▶ **Task to complete**
Starting with the line that includes "Is the point", write out every remaining line of the records below exactly as it appears, leaving out any images.

Extracted data entries:

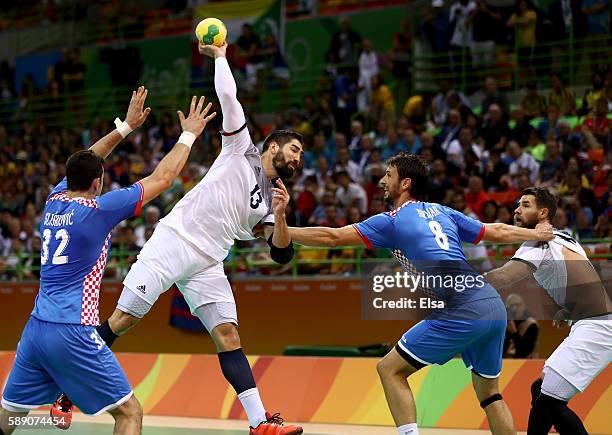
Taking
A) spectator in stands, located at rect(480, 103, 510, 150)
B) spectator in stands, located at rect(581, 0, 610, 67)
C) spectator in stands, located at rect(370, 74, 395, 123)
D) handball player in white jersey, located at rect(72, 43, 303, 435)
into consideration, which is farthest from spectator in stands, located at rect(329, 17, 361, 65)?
handball player in white jersey, located at rect(72, 43, 303, 435)

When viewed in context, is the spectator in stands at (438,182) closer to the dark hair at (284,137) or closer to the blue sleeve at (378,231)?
the dark hair at (284,137)

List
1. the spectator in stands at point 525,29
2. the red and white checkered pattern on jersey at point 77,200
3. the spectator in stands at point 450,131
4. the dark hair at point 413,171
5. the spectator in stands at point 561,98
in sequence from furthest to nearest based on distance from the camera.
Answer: the spectator in stands at point 525,29 → the spectator in stands at point 450,131 → the spectator in stands at point 561,98 → the dark hair at point 413,171 → the red and white checkered pattern on jersey at point 77,200

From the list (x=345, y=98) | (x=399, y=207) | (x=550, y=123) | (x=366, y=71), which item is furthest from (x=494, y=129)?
(x=399, y=207)

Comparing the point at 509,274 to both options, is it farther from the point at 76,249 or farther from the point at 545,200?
the point at 76,249

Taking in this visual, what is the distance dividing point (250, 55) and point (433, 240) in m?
17.6

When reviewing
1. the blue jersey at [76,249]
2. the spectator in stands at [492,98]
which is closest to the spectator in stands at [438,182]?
the spectator in stands at [492,98]

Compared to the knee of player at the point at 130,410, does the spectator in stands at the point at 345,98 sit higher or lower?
higher

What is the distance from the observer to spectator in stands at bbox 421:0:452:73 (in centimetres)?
→ 2208

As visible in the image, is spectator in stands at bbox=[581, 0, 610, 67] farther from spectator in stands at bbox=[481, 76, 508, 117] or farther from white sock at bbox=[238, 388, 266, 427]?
white sock at bbox=[238, 388, 266, 427]

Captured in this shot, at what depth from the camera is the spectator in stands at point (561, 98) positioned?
18922 millimetres

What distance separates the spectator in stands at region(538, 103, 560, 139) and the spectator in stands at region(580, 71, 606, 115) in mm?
440

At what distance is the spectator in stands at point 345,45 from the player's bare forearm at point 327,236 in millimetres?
15123

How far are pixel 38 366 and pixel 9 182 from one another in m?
18.0

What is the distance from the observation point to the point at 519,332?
14188mm
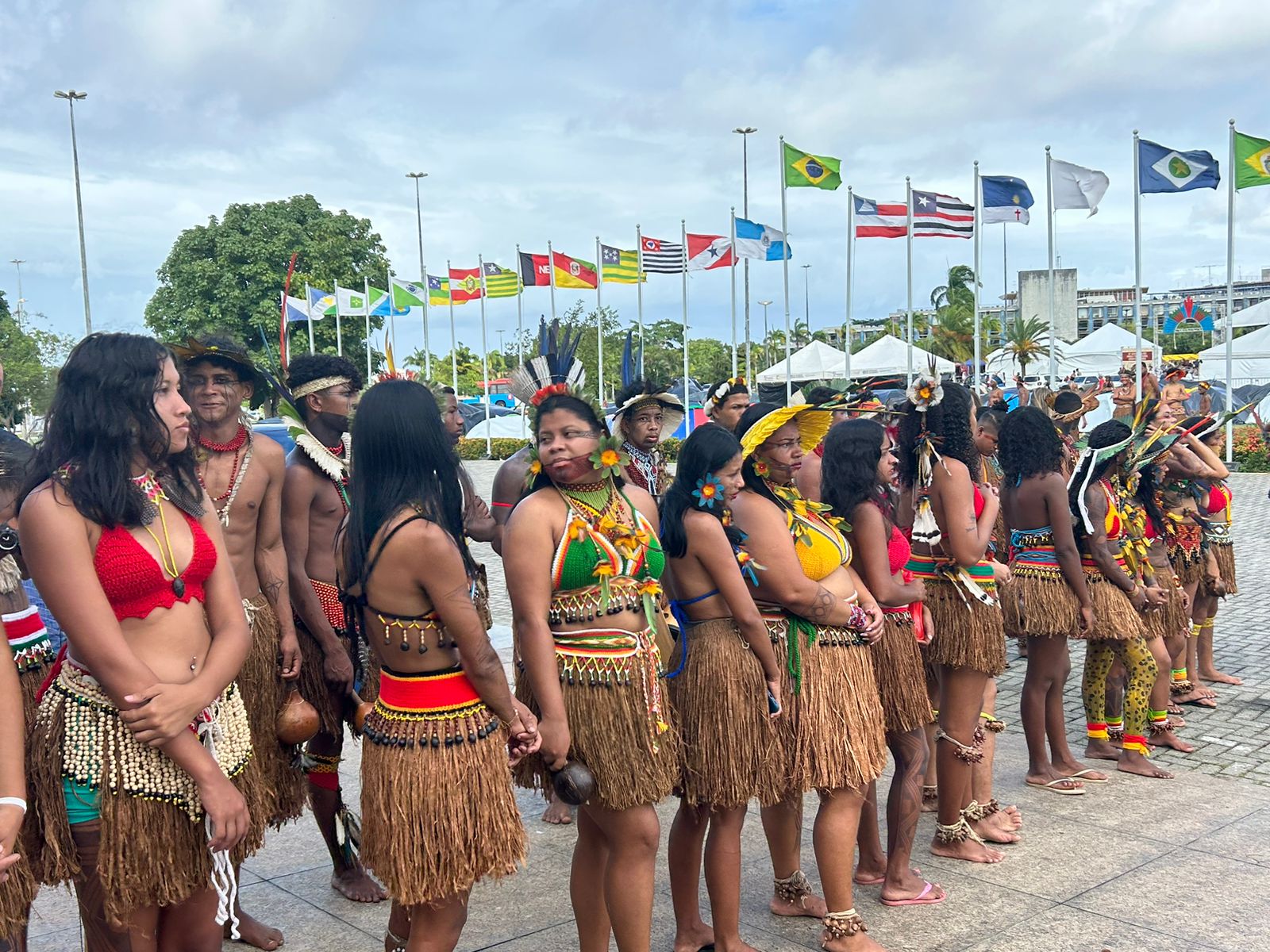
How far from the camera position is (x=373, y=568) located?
10.3 ft

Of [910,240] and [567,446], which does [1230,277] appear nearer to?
[910,240]

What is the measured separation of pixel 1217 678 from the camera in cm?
777

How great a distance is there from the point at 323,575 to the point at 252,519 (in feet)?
1.48

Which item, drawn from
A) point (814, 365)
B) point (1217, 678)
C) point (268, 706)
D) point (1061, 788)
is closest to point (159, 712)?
point (268, 706)

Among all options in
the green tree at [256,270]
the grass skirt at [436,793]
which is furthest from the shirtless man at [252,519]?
the green tree at [256,270]

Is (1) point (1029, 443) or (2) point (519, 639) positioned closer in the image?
(2) point (519, 639)

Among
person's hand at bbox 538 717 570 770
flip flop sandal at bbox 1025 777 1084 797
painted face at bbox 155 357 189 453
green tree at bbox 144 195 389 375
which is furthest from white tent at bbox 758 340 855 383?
painted face at bbox 155 357 189 453

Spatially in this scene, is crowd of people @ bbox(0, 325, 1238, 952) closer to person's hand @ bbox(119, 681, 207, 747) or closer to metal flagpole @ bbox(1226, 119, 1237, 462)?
person's hand @ bbox(119, 681, 207, 747)

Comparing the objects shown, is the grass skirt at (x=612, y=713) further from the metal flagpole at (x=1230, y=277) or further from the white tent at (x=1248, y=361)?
the white tent at (x=1248, y=361)

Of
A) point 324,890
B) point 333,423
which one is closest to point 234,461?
point 333,423

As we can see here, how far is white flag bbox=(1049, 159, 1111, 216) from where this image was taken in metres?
20.2

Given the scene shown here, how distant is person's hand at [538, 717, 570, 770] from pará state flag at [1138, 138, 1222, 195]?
19379mm

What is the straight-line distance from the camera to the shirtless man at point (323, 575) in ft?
14.7

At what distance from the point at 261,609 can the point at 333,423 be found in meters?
0.90
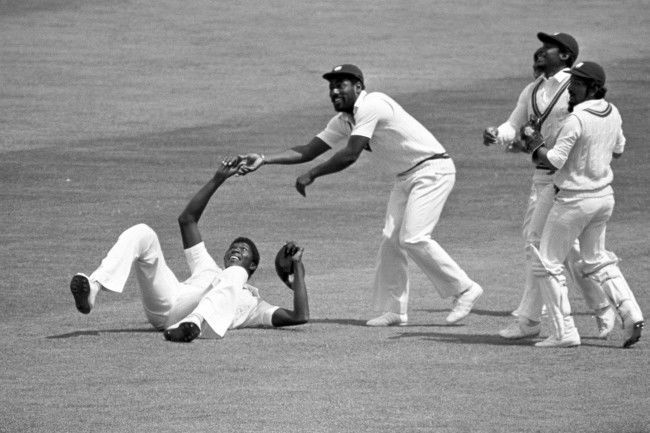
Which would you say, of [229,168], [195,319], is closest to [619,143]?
[229,168]

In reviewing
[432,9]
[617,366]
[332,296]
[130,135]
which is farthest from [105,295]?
[432,9]

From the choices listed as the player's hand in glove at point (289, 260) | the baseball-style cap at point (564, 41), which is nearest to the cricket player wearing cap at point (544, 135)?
the baseball-style cap at point (564, 41)

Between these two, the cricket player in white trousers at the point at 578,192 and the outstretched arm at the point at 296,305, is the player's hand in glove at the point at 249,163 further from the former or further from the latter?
the cricket player in white trousers at the point at 578,192

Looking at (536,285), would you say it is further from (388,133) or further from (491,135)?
(388,133)

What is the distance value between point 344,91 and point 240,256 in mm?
1614

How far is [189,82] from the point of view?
1118 inches

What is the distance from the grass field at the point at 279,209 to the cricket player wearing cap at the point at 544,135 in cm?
29

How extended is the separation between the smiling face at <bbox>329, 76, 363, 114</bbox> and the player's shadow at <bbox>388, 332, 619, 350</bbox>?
1912 mm

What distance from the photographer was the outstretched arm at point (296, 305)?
12.1m

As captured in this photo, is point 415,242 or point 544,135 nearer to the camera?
point 415,242

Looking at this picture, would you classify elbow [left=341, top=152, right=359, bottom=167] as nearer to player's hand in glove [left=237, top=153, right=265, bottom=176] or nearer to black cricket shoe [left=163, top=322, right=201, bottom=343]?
player's hand in glove [left=237, top=153, right=265, bottom=176]

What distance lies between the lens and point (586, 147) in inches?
449

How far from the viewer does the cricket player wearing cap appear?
12117mm

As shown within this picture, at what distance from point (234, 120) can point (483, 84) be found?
17.6ft
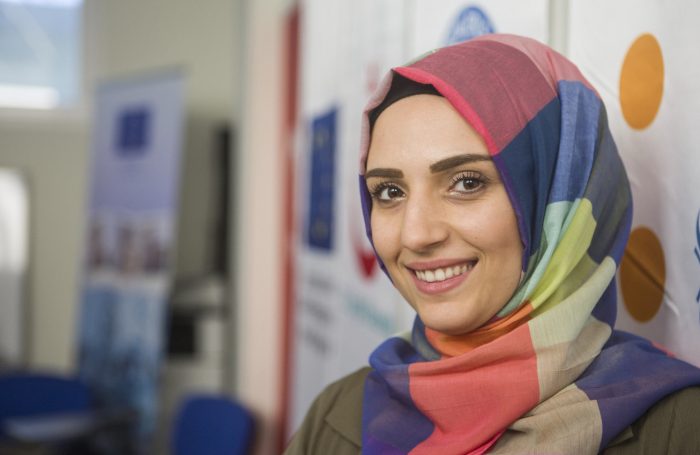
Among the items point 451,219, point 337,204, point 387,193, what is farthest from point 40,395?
point 451,219

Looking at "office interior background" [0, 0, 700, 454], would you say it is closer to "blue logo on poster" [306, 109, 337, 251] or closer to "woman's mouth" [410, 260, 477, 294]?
"blue logo on poster" [306, 109, 337, 251]

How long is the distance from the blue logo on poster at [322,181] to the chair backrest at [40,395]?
169cm

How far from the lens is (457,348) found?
1017mm

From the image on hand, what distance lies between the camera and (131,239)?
158 inches

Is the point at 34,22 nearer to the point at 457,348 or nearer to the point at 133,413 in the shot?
the point at 133,413

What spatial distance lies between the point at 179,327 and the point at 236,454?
1.39m

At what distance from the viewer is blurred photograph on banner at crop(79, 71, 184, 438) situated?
3826mm

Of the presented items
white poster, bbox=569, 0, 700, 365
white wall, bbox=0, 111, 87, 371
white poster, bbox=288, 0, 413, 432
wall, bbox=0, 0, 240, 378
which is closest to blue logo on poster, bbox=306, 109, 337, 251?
white poster, bbox=288, 0, 413, 432

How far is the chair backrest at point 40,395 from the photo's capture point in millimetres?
3609

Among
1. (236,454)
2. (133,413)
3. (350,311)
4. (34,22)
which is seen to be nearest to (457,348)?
(350,311)

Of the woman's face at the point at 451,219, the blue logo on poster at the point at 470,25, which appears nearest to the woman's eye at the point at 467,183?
the woman's face at the point at 451,219

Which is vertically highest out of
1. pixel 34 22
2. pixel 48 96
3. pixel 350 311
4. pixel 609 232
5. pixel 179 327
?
pixel 34 22

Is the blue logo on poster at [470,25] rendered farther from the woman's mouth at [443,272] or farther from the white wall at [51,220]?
the white wall at [51,220]

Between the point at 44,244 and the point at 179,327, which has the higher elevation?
the point at 44,244
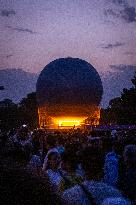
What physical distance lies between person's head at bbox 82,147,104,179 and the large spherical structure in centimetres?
4786

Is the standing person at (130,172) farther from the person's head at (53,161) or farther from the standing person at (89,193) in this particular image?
the standing person at (89,193)

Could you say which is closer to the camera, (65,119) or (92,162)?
(92,162)

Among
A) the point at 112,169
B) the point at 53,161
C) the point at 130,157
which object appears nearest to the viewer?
the point at 130,157

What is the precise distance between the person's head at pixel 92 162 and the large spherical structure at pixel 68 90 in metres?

▶ **Solution**
Is the point at 34,22 nearer to the point at 457,348 or nearer to the point at 133,413 in the shot?
the point at 133,413

What spatial distance lies between the point at 179,327 and the point at 236,454?
1.39m

At what distance from the viewer is blurred photograph on banner at crop(79, 71, 184, 438) situated?
3826mm

Of the presented items
white poster, bbox=569, 0, 700, 365
white wall, bbox=0, 111, 87, 371
white poster, bbox=288, 0, 413, 432
wall, bbox=0, 0, 240, 378
which is closest to blue logo on poster, bbox=306, 109, 337, 251?
white poster, bbox=288, 0, 413, 432

How far is the chair backrest at point 40,395 from the photo's capture point in millimetres?
3609

Among
1. (236,454)
2. (133,413)
3. (350,311)
4. (34,22)
which is seen to be nearest to (457,348)?
(350,311)

Of the woman's face at the point at 451,219, the blue logo on poster at the point at 470,25, which appears nearest to the woman's eye at the point at 467,183?
the woman's face at the point at 451,219

Which is vertically highest out of
1. pixel 34 22
2. pixel 48 96
3. pixel 350 311
4. pixel 609 232
5. pixel 179 327
?
pixel 34 22

Is the blue logo on poster at [470,25] rendered farther from the woman's mouth at [443,272] or farther from the white wall at [51,220]?
the white wall at [51,220]

Between the point at 44,244 and the point at 179,327, which has the higher elevation?
the point at 44,244
What physical distance lies between person's head at bbox 82,147,104,179 and the large spherical structure in centimetres?
4786

Is the standing person at (130,172) farther from the person's head at (53,161) or farther from the standing person at (89,193) in this particular image?
the standing person at (89,193)

Could you say which is closer to the camera, (65,119) or (92,162)?
(92,162)

Among
A) the point at 112,169
B) the point at 53,161
C) the point at 130,157
which object appears nearest to the viewer?
the point at 130,157

What is the precise distance between the person's head at pixel 92 162 and the large spherical structure at pixel 68 90 in metres?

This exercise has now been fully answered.